**Work required:** Repeat all the data word for word.

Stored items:

......

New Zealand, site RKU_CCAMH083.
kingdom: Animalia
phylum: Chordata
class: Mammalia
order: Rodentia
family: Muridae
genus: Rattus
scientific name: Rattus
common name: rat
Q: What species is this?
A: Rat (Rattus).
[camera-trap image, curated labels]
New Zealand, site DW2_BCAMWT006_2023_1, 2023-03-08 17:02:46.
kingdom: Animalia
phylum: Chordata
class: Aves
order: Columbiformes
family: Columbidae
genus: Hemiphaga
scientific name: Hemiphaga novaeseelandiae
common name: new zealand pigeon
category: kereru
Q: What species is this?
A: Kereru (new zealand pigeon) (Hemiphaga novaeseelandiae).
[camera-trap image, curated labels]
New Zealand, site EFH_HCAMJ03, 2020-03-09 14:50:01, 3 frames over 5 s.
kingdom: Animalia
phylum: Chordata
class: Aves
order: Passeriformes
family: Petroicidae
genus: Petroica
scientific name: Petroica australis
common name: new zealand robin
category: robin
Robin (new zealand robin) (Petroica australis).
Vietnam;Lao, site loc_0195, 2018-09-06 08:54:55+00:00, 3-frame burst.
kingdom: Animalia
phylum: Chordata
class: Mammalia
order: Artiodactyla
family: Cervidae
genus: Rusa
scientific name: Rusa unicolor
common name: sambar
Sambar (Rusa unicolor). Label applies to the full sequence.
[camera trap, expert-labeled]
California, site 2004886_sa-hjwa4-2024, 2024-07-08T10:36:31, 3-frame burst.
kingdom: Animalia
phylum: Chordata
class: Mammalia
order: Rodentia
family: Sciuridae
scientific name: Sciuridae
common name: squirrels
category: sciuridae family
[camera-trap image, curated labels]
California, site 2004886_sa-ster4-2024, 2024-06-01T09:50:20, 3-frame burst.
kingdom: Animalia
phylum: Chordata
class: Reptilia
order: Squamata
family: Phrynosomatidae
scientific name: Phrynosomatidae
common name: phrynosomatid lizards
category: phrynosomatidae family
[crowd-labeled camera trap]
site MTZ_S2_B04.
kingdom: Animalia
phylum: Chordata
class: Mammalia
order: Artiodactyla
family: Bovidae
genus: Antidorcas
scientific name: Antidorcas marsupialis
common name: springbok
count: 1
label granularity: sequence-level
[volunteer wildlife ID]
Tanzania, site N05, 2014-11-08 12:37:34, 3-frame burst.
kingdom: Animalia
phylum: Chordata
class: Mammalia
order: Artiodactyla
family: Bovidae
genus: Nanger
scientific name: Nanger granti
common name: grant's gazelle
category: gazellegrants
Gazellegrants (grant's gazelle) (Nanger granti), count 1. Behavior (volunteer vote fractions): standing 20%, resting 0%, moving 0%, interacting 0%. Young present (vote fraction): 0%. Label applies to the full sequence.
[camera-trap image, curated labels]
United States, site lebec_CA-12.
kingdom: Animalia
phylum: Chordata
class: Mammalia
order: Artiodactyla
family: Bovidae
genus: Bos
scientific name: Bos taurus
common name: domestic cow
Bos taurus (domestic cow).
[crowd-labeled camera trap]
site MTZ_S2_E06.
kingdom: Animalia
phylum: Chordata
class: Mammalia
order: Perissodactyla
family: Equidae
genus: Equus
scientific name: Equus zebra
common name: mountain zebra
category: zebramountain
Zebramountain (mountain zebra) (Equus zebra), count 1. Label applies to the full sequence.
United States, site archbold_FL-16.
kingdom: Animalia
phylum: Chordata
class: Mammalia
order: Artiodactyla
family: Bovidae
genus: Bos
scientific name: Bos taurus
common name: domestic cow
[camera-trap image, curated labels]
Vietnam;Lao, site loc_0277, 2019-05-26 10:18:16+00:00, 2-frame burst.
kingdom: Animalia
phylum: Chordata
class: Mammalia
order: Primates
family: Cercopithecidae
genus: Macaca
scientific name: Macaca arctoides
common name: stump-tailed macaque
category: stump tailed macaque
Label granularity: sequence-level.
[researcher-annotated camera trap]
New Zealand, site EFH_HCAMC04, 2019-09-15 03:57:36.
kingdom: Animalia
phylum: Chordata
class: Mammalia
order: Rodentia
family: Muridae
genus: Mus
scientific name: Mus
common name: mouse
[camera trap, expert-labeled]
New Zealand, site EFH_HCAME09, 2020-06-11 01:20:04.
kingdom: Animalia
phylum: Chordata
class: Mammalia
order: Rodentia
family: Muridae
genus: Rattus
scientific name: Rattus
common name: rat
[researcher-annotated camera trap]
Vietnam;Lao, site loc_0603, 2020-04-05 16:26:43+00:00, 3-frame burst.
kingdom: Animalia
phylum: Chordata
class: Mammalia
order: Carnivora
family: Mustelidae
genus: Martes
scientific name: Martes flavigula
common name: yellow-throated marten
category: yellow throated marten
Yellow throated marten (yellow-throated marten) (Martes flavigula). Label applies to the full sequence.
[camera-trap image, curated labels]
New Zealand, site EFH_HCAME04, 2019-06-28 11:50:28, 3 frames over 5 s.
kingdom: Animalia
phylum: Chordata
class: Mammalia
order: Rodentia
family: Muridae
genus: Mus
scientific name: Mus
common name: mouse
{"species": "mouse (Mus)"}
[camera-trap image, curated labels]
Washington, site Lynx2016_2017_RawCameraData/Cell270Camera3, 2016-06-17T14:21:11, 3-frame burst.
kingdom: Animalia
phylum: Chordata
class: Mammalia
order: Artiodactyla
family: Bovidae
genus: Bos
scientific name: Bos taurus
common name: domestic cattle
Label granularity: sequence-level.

......

**Exercise answer:**
New Zealand, site RKU_CCAMH083.
kingdom: Animalia
phylum: Chordata
class: Mammalia
order: Rodentia
family: Muridae
genus: Rattus
scientific name: Rattus
common name: rat
Q: What species is this?
A: Rat (Rattus).
[camera-trap image, curated labels]
New Zealand, site DW2_BCAMWT006_2023_1, 2023-03-08 17:02:46.
kingdom: Animalia
phylum: Chordata
class: Aves
order: Columbiformes
family: Columbidae
genus: Hemiphaga
scientific name: Hemiphaga novaeseelandiae
common name: new zealand pigeon
category: kereru
Q: What species is this?
A: Kereru (new zealand pigeon) (Hemiphaga novaeseelandiae).
[camera-trap image, curated labels]
New Zealand, site EFH_HCAMJ03, 2020-03-09 14:50:01, 3 frames over 5 s.
kingdom: Animalia
phylum: Chordata
class: Aves
order: Passeriformes
family: Petroicidae
genus: Petroica
scientific name: Petroica australis
common name: new zealand robin
category: robin
Robin (new zealand robin) (Petroica australis).
Vietnam;Lao, site loc_0195, 2018-09-06 08:54:55+00:00, 3-frame burst.
kingdom: Animalia
phylum: Chordata
class: Mammalia
order: Artiodactyla
family: Cervidae
genus: Rusa
scientific name: Rusa unicolor
common name: sambar
Sambar (Rusa unicolor). Label applies to the full sequence.
[camera trap, expert-labeled]
California, site 2004886_sa-hjwa4-2024, 2024-07-08T10:36:31, 3-frame burst.
kingdom: Animalia
phylum: Chordata
class: Mammalia
order: Rodentia
family: Sciuridae
scientific name: Sciuridae
common name: squirrels
category: sciuridae family
[camera-trap image, curated labels]
California, site 2004886_sa-ster4-2024, 2024-06-01T09:50:20, 3-frame burst.
kingdom: Animalia
phylum: Chordata
class: Reptilia
order: Squamata
family: Phrynosomatidae
scientific name: Phrynosomatidae
common name: phrynosomatid lizards
category: phrynosomatidae family
[crowd-labeled camera trap]
site MTZ_S2_B04.
kingdom: Animalia
phylum: Chordata
class: Mammalia
order: Artiodactyla
family: Bovidae
genus: Antidorcas
scientific name: Antidorcas marsupialis
common name: springbok
count: 1
label granularity: sequence-level
[volunteer wildlife ID]
Tanzania, site N05, 2014-11-08 12:37:34, 3-frame burst.
kingdom: Animalia
phylum: Chordata
class: Mammalia
order: Artiodactyla
family: Bovidae
genus: Nanger
scientific name: Nanger granti
common name: grant's gazelle
category: gazellegrants
Gazellegrants (grant's gazelle) (Nanger granti), count 1. Behavior (volunteer vote fractions): standing 20%, resting 0%, moving 0%, interacting 0%. Young present (vote fraction): 0%. Label applies to the full sequence.
[camera-trap image, curated labels]
United States, site lebec_CA-12.
kingdom: Animalia
phylum: Chordata
class: Mammalia
order: Artiodactyla
family: Bovidae
genus: Bos
scientific name: Bos taurus
common name: domestic cow
Bos taurus (domestic cow).
[crowd-labeled camera trap]
site MTZ_S2_E06.
kingdom: Animalia
phylum: Chordata
class: Mammalia
order: Perissodactyla
family: Equidae
genus: Equus
scientific name: Equus zebra
common name: mountain zebra
category: zebramountain
Zebramountain (mountain zebra) (Equus zebra), count 1. Label applies to the full sequence.
United States, site archbold_FL-16.
kingdom: Animalia
phylum: Chordata
class: Mammalia
order: Artiodactyla
family: Bovidae
genus: Bos
scientific name: Bos taurus
common name: domestic cow
[camera-trap image, curated labels]
Vietnam;Lao, site loc_0277, 2019-05-26 10:18:16+00:00, 2-frame burst.
kingdom: Animalia
phylum: Chordata
class: Mammalia
order: Primates
family: Cercopithecidae
genus: Macaca
scientific name: Macaca arctoides
common name: stump-tailed macaque
category: stump tailed macaque
Label granularity: sequence-level.
[researcher-annotated camera trap]
New Zealand, site EFH_HCAMC04, 2019-09-15 03:57:36.
kingdom: Animalia
phylum: Chordata
class: Mammalia
order: Rodentia
family: Muridae
genus: Mus
scientific name: Mus
common name: mouse
[camera trap, expert-labeled]
New Zealand, site EFH_HCAME09, 2020-06-11 01:20:04.
kingdom: Animalia
phylum: Chordata
class: Mammalia
order: Rodentia
family: Muridae
genus: Rattus
scientific name: Rattus
common name: rat
[researcher-annotated camera trap]
Vietnam;Lao, site loc_0603, 2020-04-05 16:26:43+00:00, 3-frame burst.
kingdom: Animalia
phylum: Chordata
class: Mammalia
order: Carnivora
family: Mustelidae
genus: Martes
scientific name: Martes flavigula
common name: yellow-throated marten
category: yellow throated marten
Yellow throated marten (yellow-throated marten) (Martes flavigula). Label applies to the full sequence.
[camera-trap image, curated labels]
New Zealand, site EFH_HCAME04, 2019-06-28 11:50:28, 3 frames over 5 s.
kingdom: Animalia
phylum: Chordata
class: Mammalia
order: Rodentia
family: Muridae
genus: Mus
scientific name: Mus
common name: mouse
{"species": "mouse (Mus)"}
[camera-trap image, curated labels]
Washington, site Lynx2016_2017_RawCameraData/Cell270Camera3, 2016-06-17T14:21:11, 3-frame burst.
kingdom: Animalia
phylum: Chordata
class: Mammalia
order: Artiodactyla
family: Bovidae
genus: Bos
scientific name: Bos taurus
common name: domestic cattle
Label granularity: sequence-level.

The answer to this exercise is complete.